Photo Credits: F. William Blaisdell served as Professor and Chair of the Department of Surgery at the UC Davis Medical School and as Chief of Surgery at the UC Davis Medical Center and was regarded as the father of modern trauma care.
Founder of trauma care as a surgical speciality passes at age 92
Dr. F. William Blaisdell, “widely considered the founder of trauma care as a surgical speciality,” passed away on April 18 at the age of 92 from natural causes, according to the UC Davis Health website.
“He was one of the most remarkable human beings that I have ever met,” said Dr. Kathrin Troppmann, a surgeon with UC Davis Health. “There are many reasons for that. From a professional perspective, he was the ideal version of a surgical leader. That relates to his skills and his commitment to teaching, research, and clinical care of a patient.”
Before serving as chair of the Department of Surgery at the UC Davis Medical Center from 1979 to 1995, Blaisdell established the “nation’s first dedicated, 24-hours-a-day, seven-day-a-week trauma program,” at San Francisco General Hospital, according to UC Davis Dateline.
“The way he accomplished this was because of his persona as a surgeon,” Troppmann said. “Professionally, he expected the same from his trainees and faculty as he would expect from himself. He was a very patient teacher.”
The Trauma Surgery service at San Francisco General Hospital, launched by Blaisdell, became “the model for urban trauma surgery systems worldwide,” according to the UC San Francisco website.
Applying his expertise and experience, Blaisdell was able to transform the trauma program at UC Davis Medical Center.
“He came to UC Davis and applied the lessons he had learned in San Francisco in a very organized fashion,” Troppman said.
According to the UC Davis Health website, the American College of Surgeons verified UC Davis Medical Center as a level I trauma center and a level I pediatric trauma center. UC Davis Health is one of less than 20 Level 1 trauma centers verified for both adults and pediatrics.
In addition to revolutionizing these two trauma programs, Blaisdell “set new standards in surgery and critical care medicine that improved wound and fracture treatment and reduced post-surgical infection, lung failure and DVT risk,” according to the UC Davis Health newsroom.
“In clinical care, he was exceptional,” Troppmann said. “Not only was he competent in the knowledge of surgery, but he was very well studied. His knowledge-base was extraordinary. He also took care of patients as though they were his own family. I witnessed this on numerous occasions where he was very compassionate, honest, respectful, and professional in how he interacted with patients. He treated every patient exactly the same.”
He also devised novel approaches for cardiac compression, liver and kidney trauma and bypass procedures.
“Just to work side-by-side with him for two to three months was an incredible privilege and honor,” Troppman said. “I could see all aspects of his character that made him an icon in surgery.”

■ **WORK TASK 1**: Decide whether each statement below agrees with the article on Dr. F. William Blaisdell, answering yes or no and quoting the words of the article that settle it. (a) Blaisdell chaired the Department of Surgery at the UC Davis Medical Center from 1979 to 1995. (b) Blaisdell died at age 88. (c) UC Davis Health is one of more than 50 Level 1 trauma centers verified for both adults and pediatrics.
■ **WORK TASK 2**: Extend the article on Dr. F. William Blaisdell beyond its final paragraph.

■ **ENTRIES SHOWN**:
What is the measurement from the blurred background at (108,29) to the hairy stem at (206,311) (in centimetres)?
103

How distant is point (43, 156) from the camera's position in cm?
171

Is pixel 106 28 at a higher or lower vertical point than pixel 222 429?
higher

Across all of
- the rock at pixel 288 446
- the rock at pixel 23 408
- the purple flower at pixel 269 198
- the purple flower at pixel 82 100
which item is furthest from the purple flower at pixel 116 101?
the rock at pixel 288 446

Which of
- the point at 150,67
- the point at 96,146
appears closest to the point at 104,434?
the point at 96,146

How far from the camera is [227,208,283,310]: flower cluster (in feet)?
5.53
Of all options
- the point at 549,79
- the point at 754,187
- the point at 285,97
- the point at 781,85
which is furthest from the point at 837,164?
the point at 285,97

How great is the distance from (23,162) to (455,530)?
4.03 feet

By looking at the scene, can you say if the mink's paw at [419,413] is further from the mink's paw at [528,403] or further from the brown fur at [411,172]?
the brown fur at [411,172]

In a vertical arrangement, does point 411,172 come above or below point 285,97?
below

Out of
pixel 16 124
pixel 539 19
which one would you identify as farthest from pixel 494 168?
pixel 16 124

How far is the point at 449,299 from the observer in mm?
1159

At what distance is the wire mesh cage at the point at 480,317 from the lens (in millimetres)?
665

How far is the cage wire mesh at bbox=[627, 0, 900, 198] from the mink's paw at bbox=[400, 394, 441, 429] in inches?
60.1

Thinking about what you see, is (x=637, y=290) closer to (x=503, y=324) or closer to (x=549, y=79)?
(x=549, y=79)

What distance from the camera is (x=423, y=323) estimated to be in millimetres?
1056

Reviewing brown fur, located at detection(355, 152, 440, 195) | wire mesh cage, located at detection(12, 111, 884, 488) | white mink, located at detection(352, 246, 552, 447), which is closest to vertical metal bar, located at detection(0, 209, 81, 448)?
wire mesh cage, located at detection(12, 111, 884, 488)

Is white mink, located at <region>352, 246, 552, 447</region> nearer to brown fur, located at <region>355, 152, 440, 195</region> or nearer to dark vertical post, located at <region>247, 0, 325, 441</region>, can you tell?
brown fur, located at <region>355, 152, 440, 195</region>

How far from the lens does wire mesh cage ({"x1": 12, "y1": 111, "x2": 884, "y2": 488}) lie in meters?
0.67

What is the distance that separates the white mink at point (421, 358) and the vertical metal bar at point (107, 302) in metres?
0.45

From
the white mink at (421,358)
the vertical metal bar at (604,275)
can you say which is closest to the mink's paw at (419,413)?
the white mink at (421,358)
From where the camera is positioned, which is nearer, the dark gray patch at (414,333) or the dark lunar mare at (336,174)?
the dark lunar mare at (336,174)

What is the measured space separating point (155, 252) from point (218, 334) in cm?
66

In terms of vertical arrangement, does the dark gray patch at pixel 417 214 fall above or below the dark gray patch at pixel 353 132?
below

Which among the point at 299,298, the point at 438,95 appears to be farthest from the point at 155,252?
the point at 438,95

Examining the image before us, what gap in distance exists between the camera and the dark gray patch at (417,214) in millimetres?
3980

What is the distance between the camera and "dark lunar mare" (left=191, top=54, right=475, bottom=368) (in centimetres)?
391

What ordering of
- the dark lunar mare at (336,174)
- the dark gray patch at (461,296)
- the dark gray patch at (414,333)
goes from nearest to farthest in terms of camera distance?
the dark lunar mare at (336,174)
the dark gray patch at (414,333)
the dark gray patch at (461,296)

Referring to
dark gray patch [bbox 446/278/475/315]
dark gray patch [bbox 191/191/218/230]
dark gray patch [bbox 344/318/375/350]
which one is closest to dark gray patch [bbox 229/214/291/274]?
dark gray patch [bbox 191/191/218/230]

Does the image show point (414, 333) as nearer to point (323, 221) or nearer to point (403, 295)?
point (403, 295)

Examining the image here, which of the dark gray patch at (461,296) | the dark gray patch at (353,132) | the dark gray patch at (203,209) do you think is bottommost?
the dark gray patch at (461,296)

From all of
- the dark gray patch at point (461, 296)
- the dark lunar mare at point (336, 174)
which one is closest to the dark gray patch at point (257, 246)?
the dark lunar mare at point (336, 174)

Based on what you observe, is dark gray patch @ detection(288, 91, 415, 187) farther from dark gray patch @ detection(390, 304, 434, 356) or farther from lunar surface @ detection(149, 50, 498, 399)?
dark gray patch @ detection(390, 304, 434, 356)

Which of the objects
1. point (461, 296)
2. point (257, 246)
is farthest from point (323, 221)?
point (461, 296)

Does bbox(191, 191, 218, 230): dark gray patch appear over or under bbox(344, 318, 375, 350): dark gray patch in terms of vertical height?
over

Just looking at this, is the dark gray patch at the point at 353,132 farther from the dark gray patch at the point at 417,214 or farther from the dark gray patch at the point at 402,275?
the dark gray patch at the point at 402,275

---

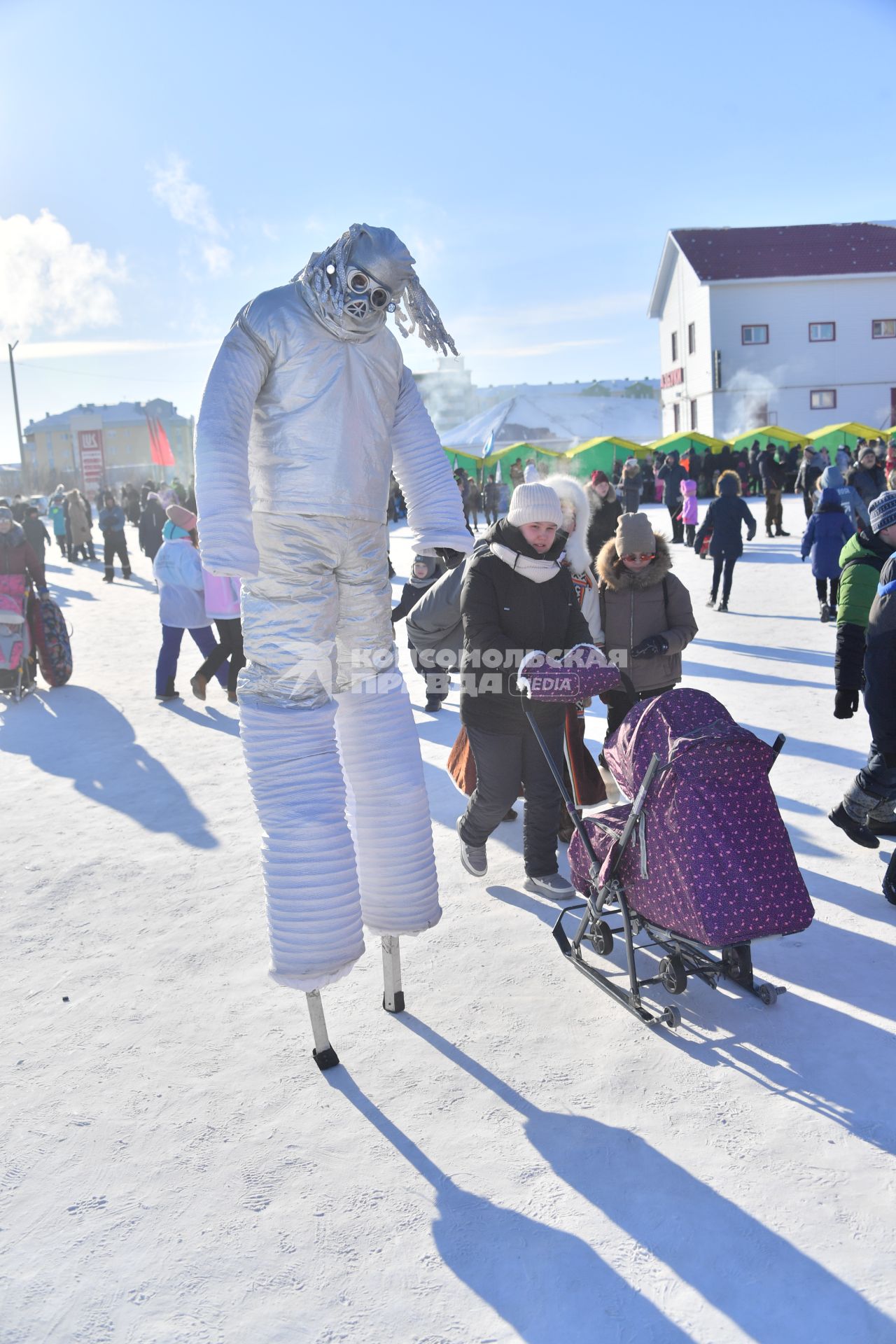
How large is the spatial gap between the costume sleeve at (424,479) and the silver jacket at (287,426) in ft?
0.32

---

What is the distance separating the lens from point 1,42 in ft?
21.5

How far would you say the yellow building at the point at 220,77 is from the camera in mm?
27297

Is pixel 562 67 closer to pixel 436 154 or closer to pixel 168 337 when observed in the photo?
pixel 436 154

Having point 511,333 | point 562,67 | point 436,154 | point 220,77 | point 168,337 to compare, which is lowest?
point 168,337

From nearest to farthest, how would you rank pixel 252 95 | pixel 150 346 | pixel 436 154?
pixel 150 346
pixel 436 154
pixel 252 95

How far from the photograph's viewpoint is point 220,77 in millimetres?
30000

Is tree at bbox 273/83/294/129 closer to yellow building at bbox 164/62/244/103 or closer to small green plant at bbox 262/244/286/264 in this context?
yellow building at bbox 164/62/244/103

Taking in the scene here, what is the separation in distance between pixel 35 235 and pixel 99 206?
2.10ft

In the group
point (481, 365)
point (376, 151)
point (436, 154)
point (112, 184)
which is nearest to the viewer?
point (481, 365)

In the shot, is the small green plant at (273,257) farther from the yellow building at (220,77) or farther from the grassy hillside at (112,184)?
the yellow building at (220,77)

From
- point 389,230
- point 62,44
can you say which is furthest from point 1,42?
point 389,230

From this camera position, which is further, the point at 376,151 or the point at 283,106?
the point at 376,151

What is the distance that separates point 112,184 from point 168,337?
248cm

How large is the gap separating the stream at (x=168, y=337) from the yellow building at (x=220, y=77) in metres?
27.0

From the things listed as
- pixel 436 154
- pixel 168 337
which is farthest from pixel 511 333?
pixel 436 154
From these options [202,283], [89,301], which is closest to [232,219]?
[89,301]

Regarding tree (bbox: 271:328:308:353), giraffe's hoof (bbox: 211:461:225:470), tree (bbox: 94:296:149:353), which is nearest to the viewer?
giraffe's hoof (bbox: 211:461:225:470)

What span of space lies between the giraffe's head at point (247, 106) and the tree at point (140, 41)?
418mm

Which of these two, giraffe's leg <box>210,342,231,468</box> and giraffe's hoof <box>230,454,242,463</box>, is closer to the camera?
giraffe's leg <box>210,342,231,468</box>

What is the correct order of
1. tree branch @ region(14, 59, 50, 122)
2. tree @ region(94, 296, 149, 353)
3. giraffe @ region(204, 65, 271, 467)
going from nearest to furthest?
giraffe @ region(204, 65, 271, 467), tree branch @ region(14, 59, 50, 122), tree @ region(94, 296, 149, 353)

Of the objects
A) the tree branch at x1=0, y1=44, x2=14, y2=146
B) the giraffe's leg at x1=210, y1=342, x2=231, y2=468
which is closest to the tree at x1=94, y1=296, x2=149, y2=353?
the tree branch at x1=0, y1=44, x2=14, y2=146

■ **EXERCISE ANSWER 1**:
(a) Yes: "serving as chair of the Department of Surgery at the UC Davis Medical Center from 1979 to 1995"
(b) No: "passed away on April 18 at the age of 92 from natural causes"
(c) No: "UC Davis Health is one of less than 20 Level 1 trauma centers verified for both adults and pediatrics"

■ **EXERCISE ANSWER 2**:
Blaisdell also spearheaded a “unique surgical education program to train military and civilian surgical residents side-by-side,” according to the UC Davis Health website.
In December of 2006, Blaisdell’s dedication to medical education was recognized in the naming of the health sciences library on UC Davis’ Sacramento campus as “F. William Blaisdell, M.D., Medical Library.”
There is also a medical student scholarship fund named for Blaisdell, to “honor [him] and his impact on surgical education and training for an entire generation of physicians,” according to UC Davis Giving’s website.
Blaisdell was also at the forefront of diversifying the field of surgery, by including women in surgery.
“As long as we were hardworking, competent and dedicated to the care of the patients, he wanted to teach us everything we knew,” Troppmann said. “In my intern class, in 1992, five of the six categorical residents were women, and that was at a time when it was lucky if other programs took their one token female. He hired women based on their qualifications, and at that time that wasn’t the case around the country. It didn’t matter if you were a man or a woman.”
In addition to his contributions to the UC Davis Medical Center, Blaisdell served as president for the following organizations: Society for Vascular Surgery, American Association for the Surgery of Trauma, Michael E. DeBakey International Surgical Society and Uniformed Services Medical School Surgical Society.
He was awarded with the distinguished service awards from the American College of Surgeons and State of California. Additionally, he was recognized with a Distinguished Alumni Award from Stanford University.
Troppmann said Blaisdell was “kind and witty” — he “knew everybody’s name” — and he “became an icon in surgery.”
“Many of us saw the way he practiced as a surgeon, [and consider him] as a role model,” Troppmann said. “He worked harder than anybody else, and we all wanted to be like him.”